Demand remains strong in the latest auction for the one-year T-bills.

The bills received a total of S$14.4 billion in applications for the S$4.5 billion on offer, representing a bid-to-cover ratio of 3.19.

In comparison, the previous one-year tranche – which closed on Oct 19, 2023 – received S$11.9 billion in applications for the S$4.5 billion on offer.

Eugene Leow, senior rates strategist at DBS, noted that domestic liquidity appears to have become more flush, driving the cut-off yield lower.

“Demand could well spill over into the upcoming two-year Singapore Government Securities auction,” Leow said.

Non-competitive applications totalled S$1.8 billion and were fully allotted in the latest auction.

Around 17 per cent of competitive applications at the cut-off yield were allotted.

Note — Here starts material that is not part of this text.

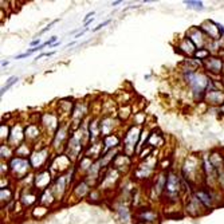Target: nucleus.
Segmentation results:
<instances>
[{"label":"nucleus","instance_id":"obj_4","mask_svg":"<svg viewBox=\"0 0 224 224\" xmlns=\"http://www.w3.org/2000/svg\"><path fill=\"white\" fill-rule=\"evenodd\" d=\"M39 43H40V40H39V38H38L36 40H32V42H31V46H36V47H38Z\"/></svg>","mask_w":224,"mask_h":224},{"label":"nucleus","instance_id":"obj_2","mask_svg":"<svg viewBox=\"0 0 224 224\" xmlns=\"http://www.w3.org/2000/svg\"><path fill=\"white\" fill-rule=\"evenodd\" d=\"M16 81H18V78H16V77H11V78L8 79V83H7L6 86H4V87L1 89V95H3V94L6 93V91L8 90V89L11 87V86H12V85H14V83H15V82H16Z\"/></svg>","mask_w":224,"mask_h":224},{"label":"nucleus","instance_id":"obj_5","mask_svg":"<svg viewBox=\"0 0 224 224\" xmlns=\"http://www.w3.org/2000/svg\"><path fill=\"white\" fill-rule=\"evenodd\" d=\"M53 54H54V53H46V54H44V55H46V56H48V55H53ZM42 56H43V54H42V55H39V56H38V58H36V59H40Z\"/></svg>","mask_w":224,"mask_h":224},{"label":"nucleus","instance_id":"obj_1","mask_svg":"<svg viewBox=\"0 0 224 224\" xmlns=\"http://www.w3.org/2000/svg\"><path fill=\"white\" fill-rule=\"evenodd\" d=\"M184 4H186V6L189 7V8H195V9H203V3L201 1H192V0H185L184 1Z\"/></svg>","mask_w":224,"mask_h":224},{"label":"nucleus","instance_id":"obj_3","mask_svg":"<svg viewBox=\"0 0 224 224\" xmlns=\"http://www.w3.org/2000/svg\"><path fill=\"white\" fill-rule=\"evenodd\" d=\"M109 23H110V20H106V22H103V23H101V24H99V26H98V27H95V28H94V30H93V31H98V30H101V28H102V27H105V26H106V24H109Z\"/></svg>","mask_w":224,"mask_h":224}]
</instances>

Those who specified a lower yield were fully allotted, and those who specified a higher yield were not allotted.

Looking ahead, Chwee expects demand to stay healthy, but may start to slow towards mid-2024.

He noted that the US is expected to cut rates in the middle of 2024.

“When US rate cuts begin, the further reduction in yields may lead some investors to seek better risk-adjusted returns, dampening demand.”

Yield on the T-bills hit a 30-year high of 4.4 per cent in December 2022, but it has hovered mostly around the 3.7 to 3.8 per cent range since March 2023.

Nevertheless, demand for the T-bills has remained strong as they continued to yield higher returns amid the high interest rate environment.